Папа не из тех, от кого можно отделаться простым извинением. Со злобной усмешкой он спросил:
– Перед кем ты вознамерилась покрасоваться со своей скатертью и обожаемым блюдом? – Слова он произносил с отвращением, будто говорил о тяжких грехах.
Мама стояла перед ним, весь свет померк в ее лице.
– А твоя жалкая стряпня, Орлеанна? Путь к сердцу молодого негра лежит через его желудок, ты на это рассчитывала?
Ее светло-голубые глаза сделались пустыми, как порожние миски. Невозможно было догадаться, о чем она думает. Я часто наблюдала за папиными руками, чтобы узнать, куда он ими выстрелит в следующий момент. Но мамины напоминающие мелководье глаза хотя и смотрели ему в лицо, на самом деле его не видели.

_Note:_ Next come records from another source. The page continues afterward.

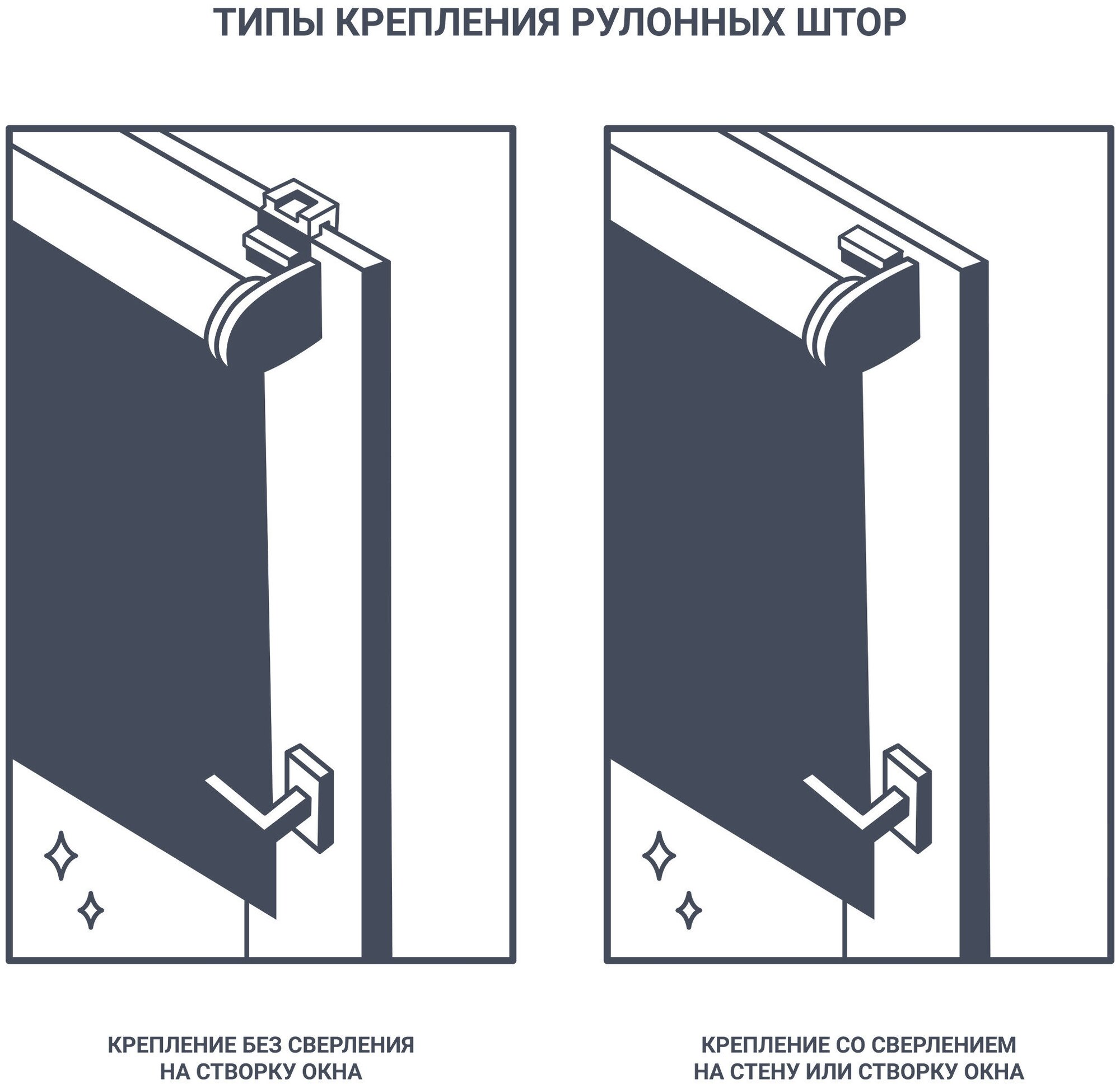 ТИПЫ КРЕПЛЕНИЯ РУЛОННЫХ ШТОР

КРЕПЛЕНИЕ БЕЗ СВЕРЛЕНИЯ
НА СТВОРКУ ОКНА

КРЕПЛЕНИЕ СО СВЕРЛЕНИЕМ
НА СТЕНУ ИЛИ СТВОРКУ ОКНА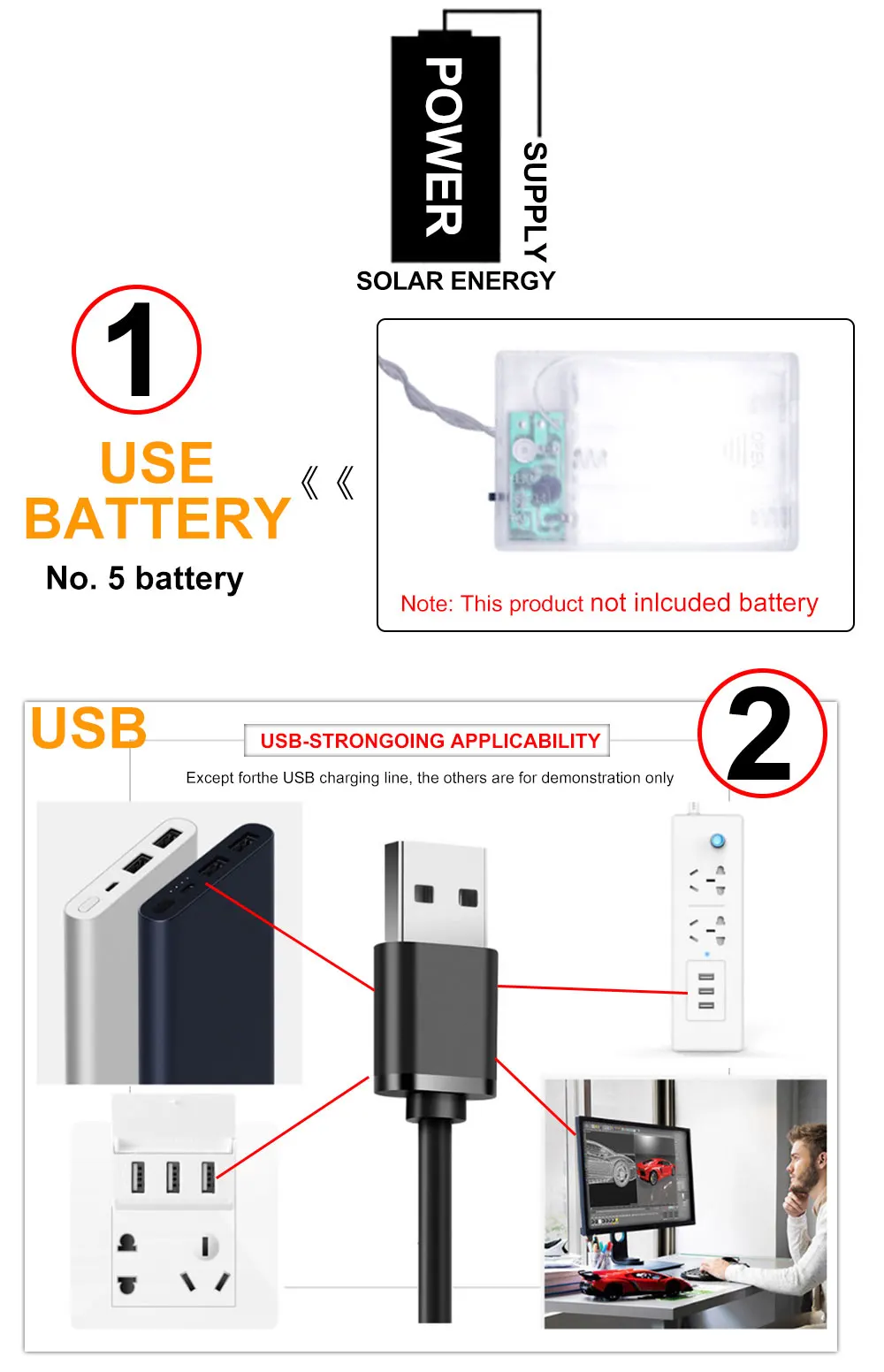 POWER

SUPPLY

SOLAR ENERGY

1

USE BATTERY

No. 5 battery

《《

Note: This product not inlcuded battery

USB

USB-STRONGOING APPLICABILITY

2

Except forthe USB charging line, the others are for demonstration only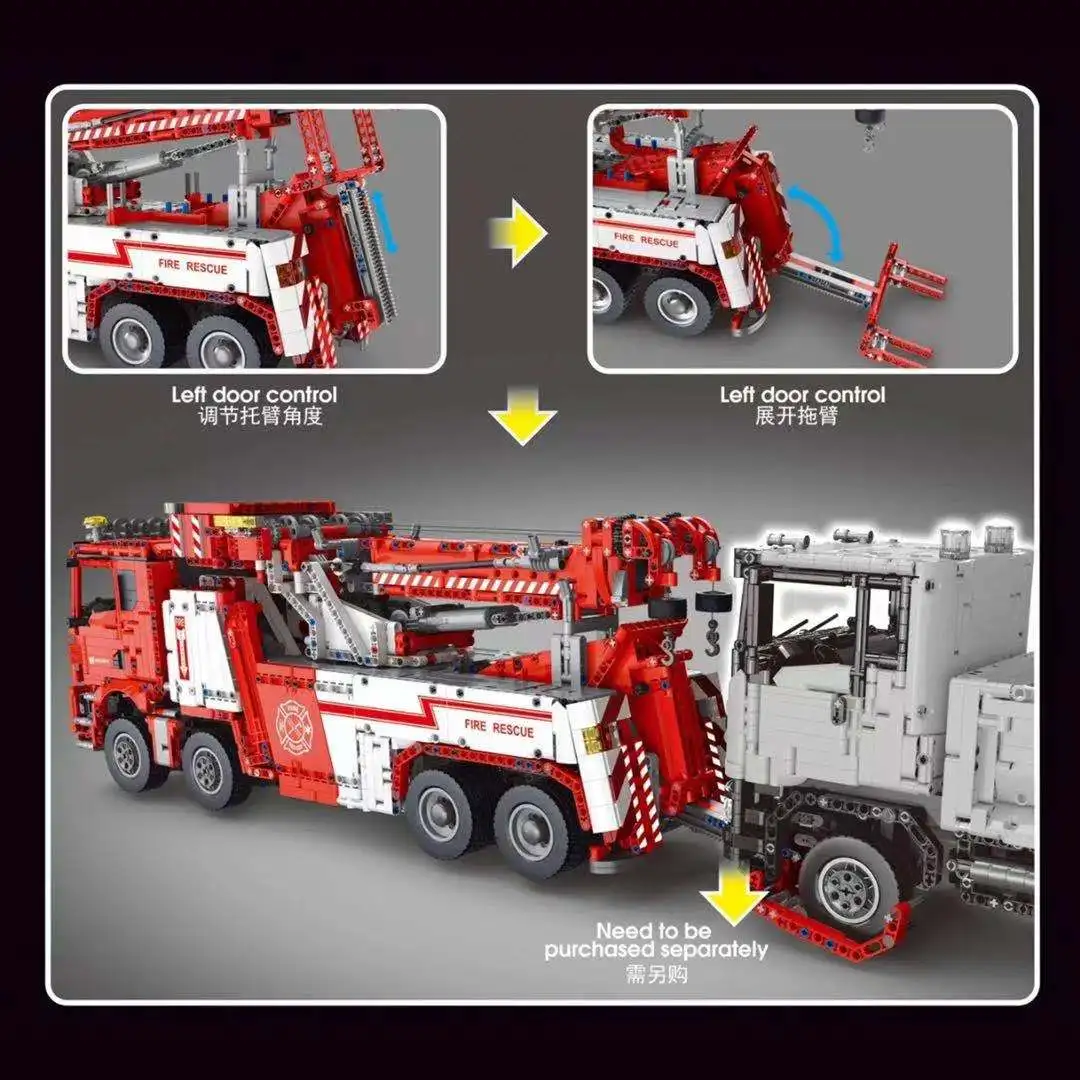 FIRE RESCUE

FIRE RESCUE

Left door control
调节托臂角度

Left door control
展开拖臂

FIRE RESCUE

Need to be purchased separately
需另购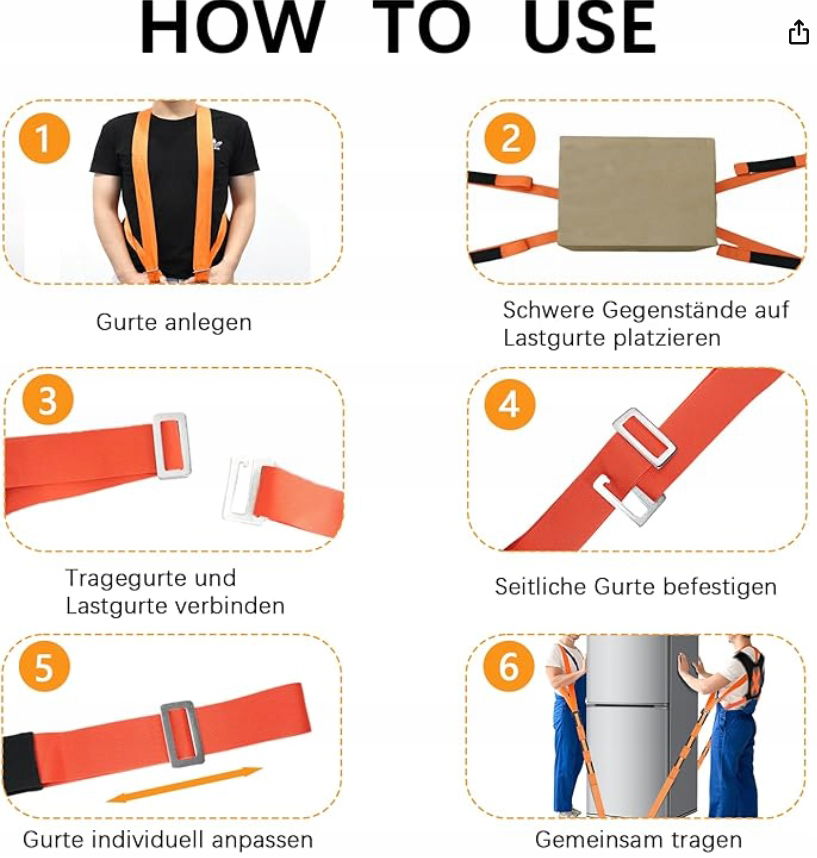 HOW TO USE

1
Gurte anlegen

2
Schwere Gegenstände auf Lastgurte platzieren

3
Tragegurte und Lastgurte verbinden

4
Seitliche Gurte befestigen

5
Gurte individuell anpassen

6
Gemeinsam tragen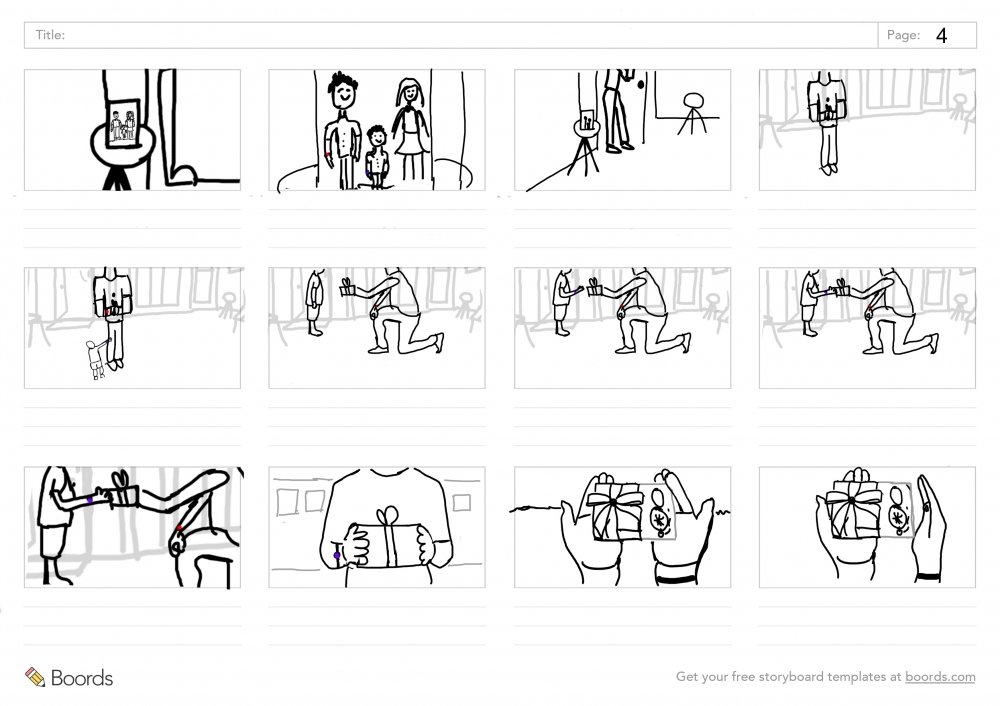 Title:

Page: 4

Boords

Get your free storyboard templates at boords.com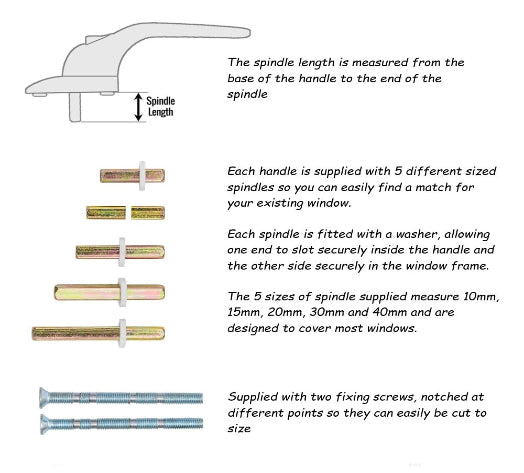 Spindle Length

The spindle length is measured from the base of the handle to the end of the spindle

Each handle is supplied with 5 different sized spindles so you can easily find a match for your existing window.

Each spindle is fitted with a washer, allowing one end to slot securely inside the handle and the other side securely in the window frame.

The 5 sizes of spindle supplied measure 10mm, 15mm, 20mm, 30mm and 40mm and are designed to cover most windows.

Supplied with two fixing screws, notched at different points so they can easily be cut to size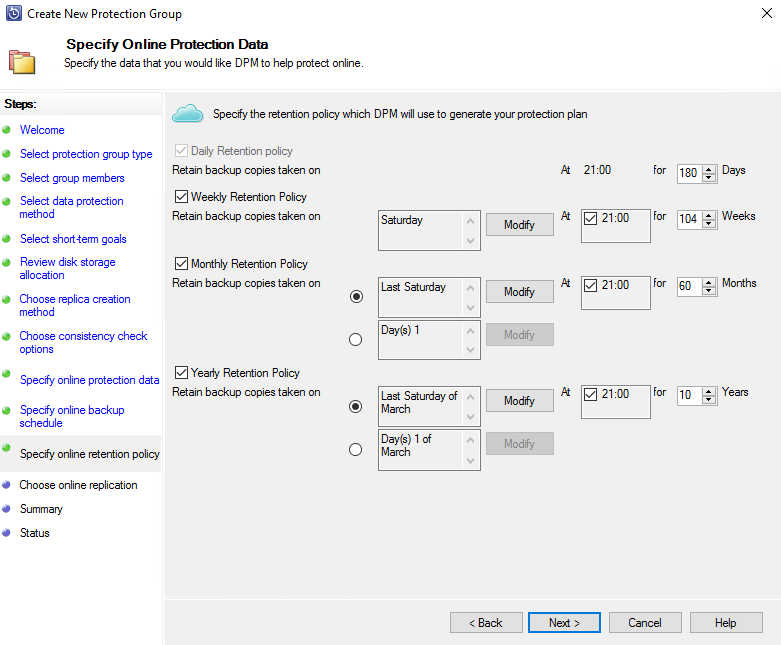 Create New Protection Group

Specify Online Protection Data
Specify the data that you would like DPM to help protect online.

Steps:
Welcome
Select protection group type
Select group members
Select data protection method
Select short-term goals
Review disk storage allocation
Choose replica creation method
Choose consistency check options
Specify online protection data
Specify online backup schedule
Specify online retention policy
Choose online replication
Summary
Status

Specify the retention policy which DPM will use to generate your protection plan

Daily Retention policy
Retain backup copies taken on At 21:00 for 180 Days

Weekly Retention Policy
Retain backup copies taken on Saturday Modify At 21:00 for 104 Weeks

Monthly Retention Policy
Retain backup copies taken on Last Saturday Modify At 21:00 for 60 Months
Day(s) 1 Modify

Yearly Retention Policy
Retain backup copies taken on Last Saturday of March Modify At 21:00 for 10 Years
Day(s) 1 of March Modify

< Back Next > Cancel Help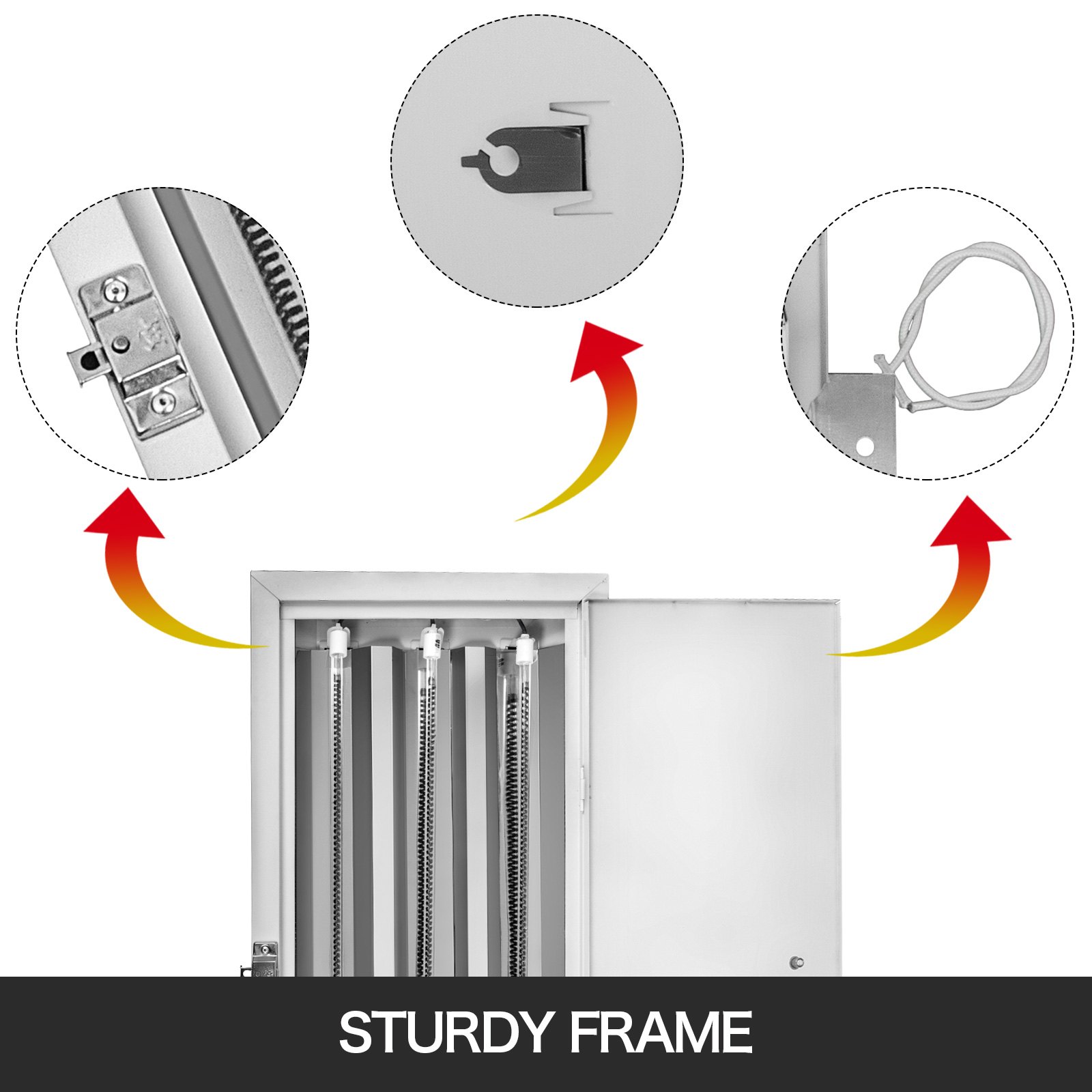 STURDY FRAME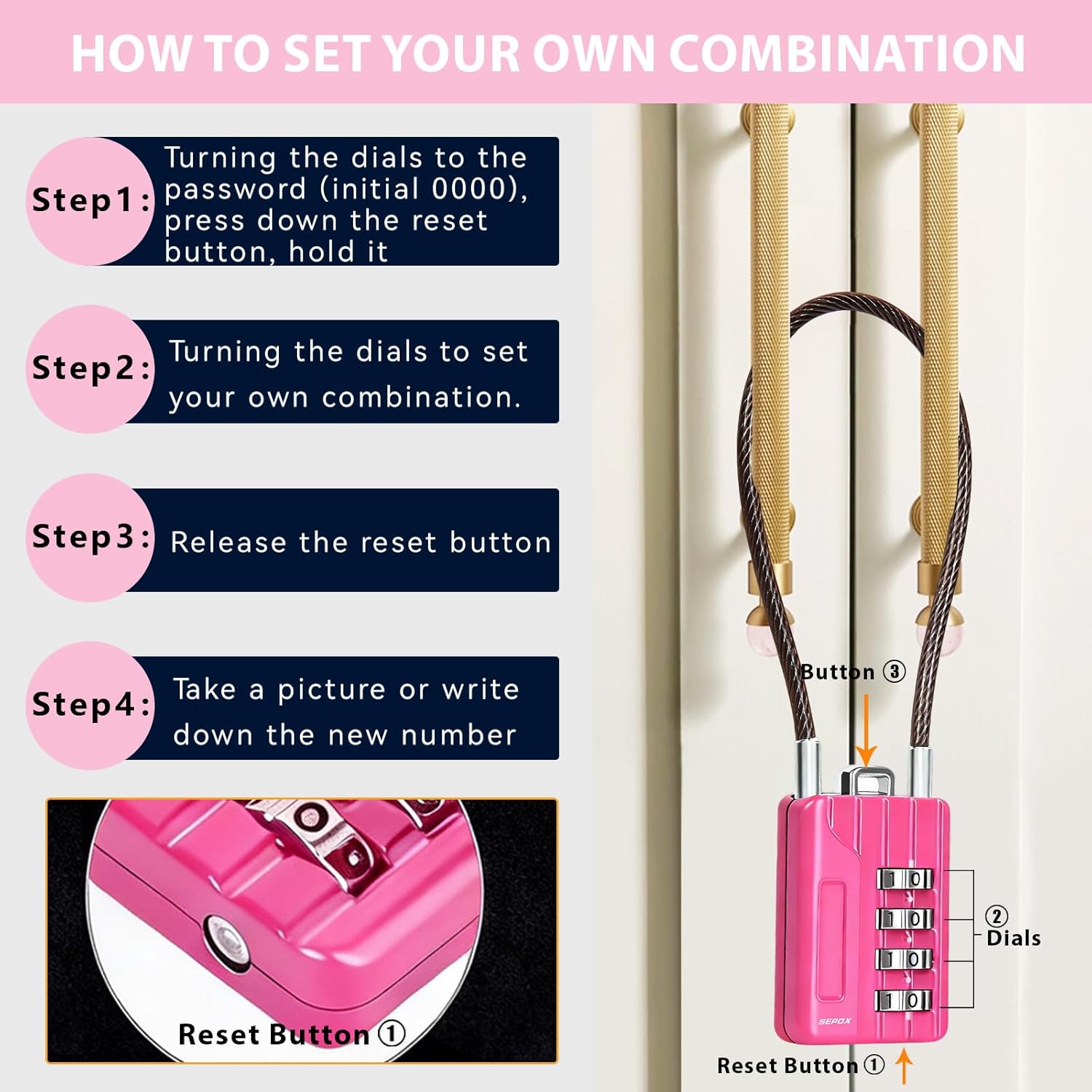 HOW TO SET YOUR OWN COMBINATION

Step1: Turning the dials to the password (initial 0000), press down the reset button, hold it

Step2: Turning the dials to set your own combination.

Step3: Release the reset button

Step4: Take a picture or write down the new number

Reset Button ①

Button ③

1 0
1 0
1 0
1 0

② Dials

SEPOX

Reset Button ①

Наконец отец с обычным презрением отвернулся от нас, направился к письменному столу и сел за него, оставив нас в тишине, еще более глухой, чем прежде. Полагаю, он принялся за обещанную проповедь, которая должна была разъяснить все недоразумения. А поскольку не кто иной, как Анатоль стоит рядом с папой и переводит проповеди на местный язык, уверена, он рассчитывал, что именно Анатоль и станет первым из его детски наивной, пустоголовой паствы, кого осенит чистый Свет Божий.
Ходить учусь. Я и Тропа. Длинная одна – Конго.
Конго – одна длинная тропа, и я учусь ходить.
Это название моего рассказа. Туда и обратно. Манене – это тропа: манене ененам, амен. На длинной конголезской манене Ада учится ходить, аминь. Однажды она едва не осталась на ней. Как Даниил, вошла в ров со львами, не обладая, однако, чистой и непорочной душой Даниила. Ада приправлена ароматами порока, что улучшает вкус еды. Чистые и непорочные души, вероятно, пресные и оставляют горькое послевкусье.
Папа Нду сообщил новость о моей гибели. Папа Нду – вождь Киланги и того, что находится за нею во всех направлениях. За его очками и странными одеяниями скрывается впечатляющая внешность: лысая голова и огромный треугольный торс, как у громилы из потешного комикса. Откуда он вообще мог узнать о существовании такого персонажа, как я, – маленькой белой девочки-калеки, как меня называли? Тем не менее, узнал. В тот день, когда папа Нду нанес визит нашей семье, я гуляла одна и уже возвращалась от реки домой по лесной тропе. То, что он явился к нам, было удивительно. Папа Нду никогда не приложил ни малейшего усилия, чтобы повидаться с моим отцом, напротив, всячески старался избегать его, хотя порой присылал нам весточки через Анатоля, своих сыновей и других мелких «послов». В тот день все было по-иному. Он пришел, узнав, что меня съел лев.